Dans un autre domaine, celui de l’analyse de « l’actu », on vous conseillera de lire un jour ses

« Radiotages » (1992-1996). Un recueil de 67 billets d’humeur a été tiré de son autre émission marquante, chez Materia Scritta en 2007. « Depuis que je ne fais plus d’émissions du tout (deux ans ndlr), j’ai aussi décroché un peu de l’actualité…mais là, j’ai de quoi écouter des heures de musique ! » rigole-t-il en détournant le regard vers le mur multicolore de disques, soigneusement rangés dans tout le coin de la pièce.

Mais pourquoi y-a-t-il aussi peu de jazz en Corse, malgré l’existence de passionnés comme Patrice ?

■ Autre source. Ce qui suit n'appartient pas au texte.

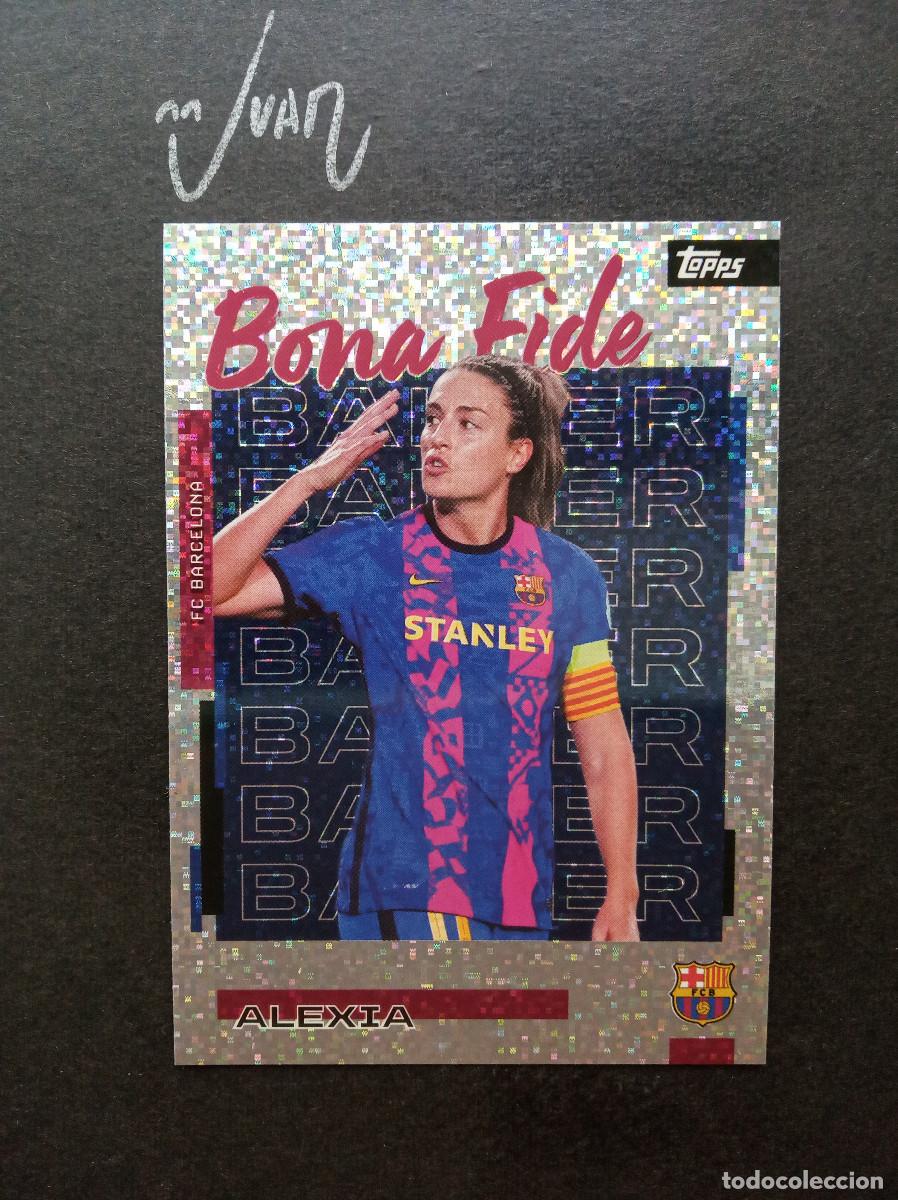 Cromos de f&uacute;tbol: 24 STATIC BONA FIDE BALLER ALEXIA PUTELLAS BARCELONA WOMEN ⚽ TOPPS &reg; TEAM SET BAR&Ccedil;A 2025 2026 25 26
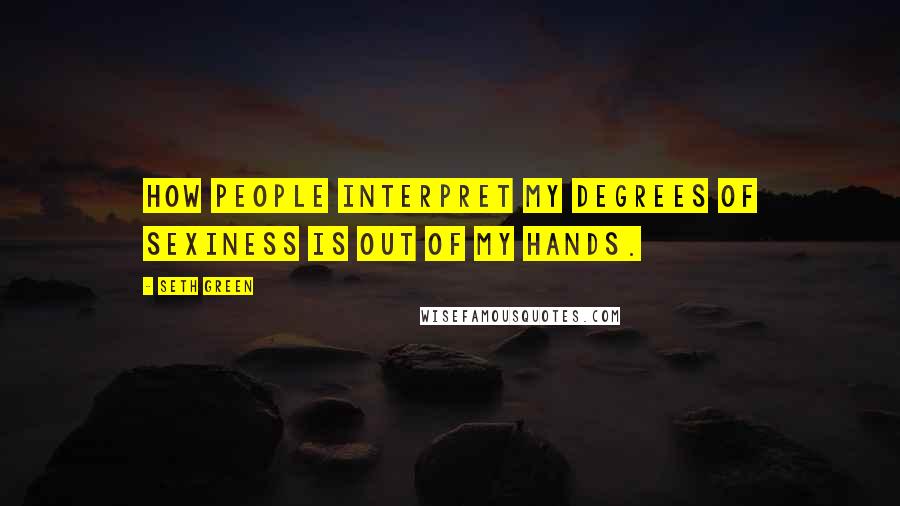 Seth Green Quotes: How people interpret my degrees of sexiness is out of my hands.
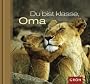 Du bist klasse, Oma: EIn tierisches 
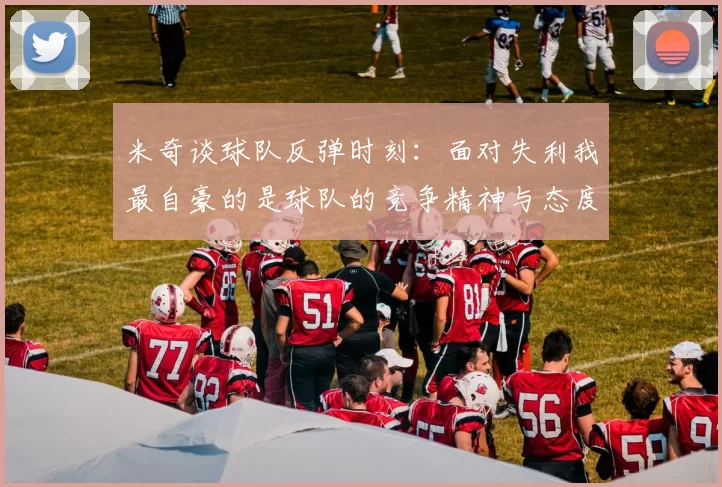 米奇谈球队反弹时刻：面对失利我最自豪的是球队的竞争精神与态度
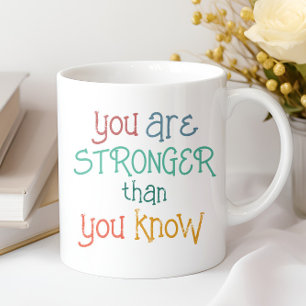 Mug Vous Êtes Plus Forte Que Vous Ne Connaissez Colorf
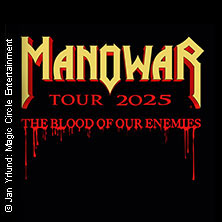 Manowar - The Blood Of Our Enemies Tour 2025 Mittwoch, 12.02.2025 | 20:00 REGENSBURG | das Stadtwerk.Donau-Arena
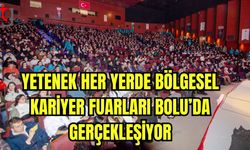 Yetenek her yerde bölgesel kariyer fuarları Bolu'da gerçekleşiyor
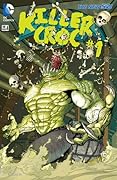 Batman and Robin (2011-2015) #23.4: Featuring Killer Croc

« Il y a eu des moments, comme avec André Jaume et le groupe polyphonique « Tavagna » qui ont fait tout de même des festivals en Allemagne et en Suisse, ou encore « A Filetta » qui a travaillé avec le trompettiste sarde Paolo Fresu. De ce point de vue-là, ça a plutôt bien marché », mais comme le dit Patrice, « le jazz est un peu exigeant, ça demande souvent un peu de connaissance et de familiarité avec la musique pour apprécier, par exemple, Paco de Lucia, avec le flamenco aux “Musicales de Bastia” …c’était extrêmement austère ! », se souvient-il sans méchanceté.

Par ces temps de culture confinée, voire déconfite, Patrice garde une oreille affûtée sur les nouveautés, via le site de France Musique pour ne citer que lui, qui diffuse les concerts donnés à la Maison de la Radio. Avis aux curieux… Persuadé que le jazz, grâce aussi aux nouvelles têtes qui sortent des écoles et conservatoires parisiens comme marseillais, survivra à cette crise, Patrice Antona semble perplexe lorsqu’en fin de partition on lui parle d’un éventuel passeport vaccinal pour assister aux concerts…

« Bonjour à ceux qui vont faire les entrées ! (Rires), les files d’attente vont être interminables ! Comment voulez-vous faire ça ? En demandant un certificat de vaccination lors de l’achat d’un billet ? Franchement, je n’ai pas d’idée. […] Beaucoup de gens ont le mot « liberticide » à la bouche, mais il faut peser les deux… la mort est liberticide, la maladie aussi (Patrice est handicapé depuis de nombreuses années, ndlr). […] Je n’ai pas d’avis tranché, mais je comprends qu’on resserre les boulons. Il faut un peu s’auto-discipliner ».